Возвращение из УФЫ-2000

Возвращение из УФЫ-2000.


Таможенный контроль мы прошли на удивление легко и быстро. Дама в форме мельком вцепилась в наши свежевыбритые морды и, хищно улыбнувшись, обратилась на чистом русском почему-то ко мне:
- Вы «там» не пистолет прячете, молодой человек?
Я попробовал покраснеть, но тщетно.

Мы присовокупились к другим счастливчикам в накопителе. Парило. Давки не ощущалось, но каждый морально был к ней готов. «Неплохо бы прижаться воооон к той юной загорелой башкирке с крашеными волосами» - подумалось вслух среди мужчин. Люди были непохожи ни друг на друга, ни каждый на себя. Всем чего-то хотелось. Кому курить, кому пить и писать одновременно, кому шампанского и секса, кому просто на диван лицом вниз. Полчаса ожидания промелькнули в непринужденной приглушённой болтовне, вертевшейся вокруг да около выпивки, баб, спорта, политики и опять-таки баб. Уже знакомая нам дама в форме жестом «Сезам» распахнула дверцы, и стадо пассажиров выбрело на ослепительно серый асфальт взлётного поля и посвистало по нему в сторону красавца-самолёта. Мы остановились у трапа, великодушно пропуская вперед самых нетерпеливых. «С ними хорошо дерьмо есть и по минному полю гулять -  они всегда вперёд лезут», - сказал кто-то из нас. Юная крашеная башкирочка замерла неподалёку в вызывающей позе, но толку от этого всё равно сейчас было мало. Мы, кроме меня, закурили. Кажется «травку». Или нет. А я достал волынку, повертел в руках, засунул обратно. Играть не хотелось. Как и улетать из Уфы, где ещё оставался нераспробованный кумыс, недогулянный вечер и недоеденный талон на завтрак в Президент-отёле.
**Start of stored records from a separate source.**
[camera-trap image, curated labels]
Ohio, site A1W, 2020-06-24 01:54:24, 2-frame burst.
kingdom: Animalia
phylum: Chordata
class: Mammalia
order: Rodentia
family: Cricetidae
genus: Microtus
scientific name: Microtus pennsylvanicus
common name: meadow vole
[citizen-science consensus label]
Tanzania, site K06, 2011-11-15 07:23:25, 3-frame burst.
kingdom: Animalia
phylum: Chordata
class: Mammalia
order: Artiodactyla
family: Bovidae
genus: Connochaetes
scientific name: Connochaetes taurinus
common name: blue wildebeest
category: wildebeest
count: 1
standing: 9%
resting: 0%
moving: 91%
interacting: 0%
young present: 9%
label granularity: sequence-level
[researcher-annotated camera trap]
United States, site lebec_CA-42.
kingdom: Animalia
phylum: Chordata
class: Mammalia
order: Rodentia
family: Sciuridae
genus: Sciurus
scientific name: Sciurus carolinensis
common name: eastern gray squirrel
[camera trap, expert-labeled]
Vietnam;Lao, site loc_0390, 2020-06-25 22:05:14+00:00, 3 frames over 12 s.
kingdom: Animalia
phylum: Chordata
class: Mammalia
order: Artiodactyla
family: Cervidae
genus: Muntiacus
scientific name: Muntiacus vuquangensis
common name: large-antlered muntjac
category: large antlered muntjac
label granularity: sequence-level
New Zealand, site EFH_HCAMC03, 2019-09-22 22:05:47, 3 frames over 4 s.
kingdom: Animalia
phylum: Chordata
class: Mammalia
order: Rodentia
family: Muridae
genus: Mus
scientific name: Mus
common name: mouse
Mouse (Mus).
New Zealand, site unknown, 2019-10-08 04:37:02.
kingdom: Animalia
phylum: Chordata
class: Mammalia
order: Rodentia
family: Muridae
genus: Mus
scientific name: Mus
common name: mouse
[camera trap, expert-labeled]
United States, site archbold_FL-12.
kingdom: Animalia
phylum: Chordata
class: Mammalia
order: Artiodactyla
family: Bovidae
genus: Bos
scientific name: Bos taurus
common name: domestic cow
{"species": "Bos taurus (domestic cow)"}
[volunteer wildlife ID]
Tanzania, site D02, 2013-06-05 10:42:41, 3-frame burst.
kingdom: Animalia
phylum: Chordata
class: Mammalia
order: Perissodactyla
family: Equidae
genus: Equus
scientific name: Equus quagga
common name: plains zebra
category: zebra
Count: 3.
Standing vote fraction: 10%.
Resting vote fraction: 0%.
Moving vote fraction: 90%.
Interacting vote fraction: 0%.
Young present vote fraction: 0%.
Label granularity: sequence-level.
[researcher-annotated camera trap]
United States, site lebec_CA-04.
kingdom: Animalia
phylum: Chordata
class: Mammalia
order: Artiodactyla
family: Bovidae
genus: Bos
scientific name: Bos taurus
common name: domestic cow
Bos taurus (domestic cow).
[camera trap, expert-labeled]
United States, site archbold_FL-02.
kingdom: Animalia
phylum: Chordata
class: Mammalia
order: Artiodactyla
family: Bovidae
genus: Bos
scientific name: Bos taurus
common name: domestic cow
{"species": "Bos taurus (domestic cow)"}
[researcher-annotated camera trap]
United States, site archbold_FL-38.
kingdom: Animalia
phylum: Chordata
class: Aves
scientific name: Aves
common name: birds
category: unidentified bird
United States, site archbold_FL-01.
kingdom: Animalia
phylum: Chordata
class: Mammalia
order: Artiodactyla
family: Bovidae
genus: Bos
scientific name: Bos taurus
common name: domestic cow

Народ постепенно втискивался в раздувавшуюся от важности железную птицу.
Солнце блёкло с тучных небес.
Боковой ветер дул в лицо.
В горле окончательно ссохлось.

И тут прошёл КОМАНДИР......
Молодой. Лет сорока или около двадцати восьми. В чёрном эсэсовском плаще. Держа фуражку с большой кокардой в левой руке. Высокий. Статный. Загорелый. Русский. Как две капли бренди похожий на последнего Джеймса Бонда и на свой самолёт. Уверенный. Широкоплечий. Лёгкой походкой протанцевал к личному трапу. Под влюблёнными взглядами стюардесс и стюардов взлетел по нему. И, пригнувшись, скрылся за дверью в кабину пилотов.

Мы проводили Командира до двери довольными взглядами.
- С таким Командиром ни один самолет не вдребезги, - выразил я общую мысль, - Он слишком любит жизнь и себя, чтобы ими обоими пожертвовать.
Спутники согласованно кивнули.
- Ну, чё? Двинули! - сказал Костя нарочито бодрым голосом.
Звякнув сумками, мы приблизились к нашему трапу и очередной даме в форме, звонко кромсавшей посадочные талоны так, будто сам акт разрыва являлся для неё актом самоутверждения в этом чудесном мире, полном тайн, загадок и кроссвордов. «Двадцать седьмое» - не глядя на меня, сказала она, с плохо скрываемым наслаждением распоров на две неравные части и мой талон. Вверху трапа я последний раз оглянулся на три огромные буквы, парившие над зданием аэропорта, проглотил подступивший изнутри обязательный ком околоземной ностальгии и шагнул в широко распахнутые, светящиеся глаза заоблачных богинь.

- Байрам мэнэнэ! Рахмат! - радостно озвучил я свои недюжинные познания в местном языке.
Женщины заулыбались, сразу расположившись ко мне передом.
- Добро пожаловать и Проходите, пожалуйста! - дежурно защебетали они в ответ.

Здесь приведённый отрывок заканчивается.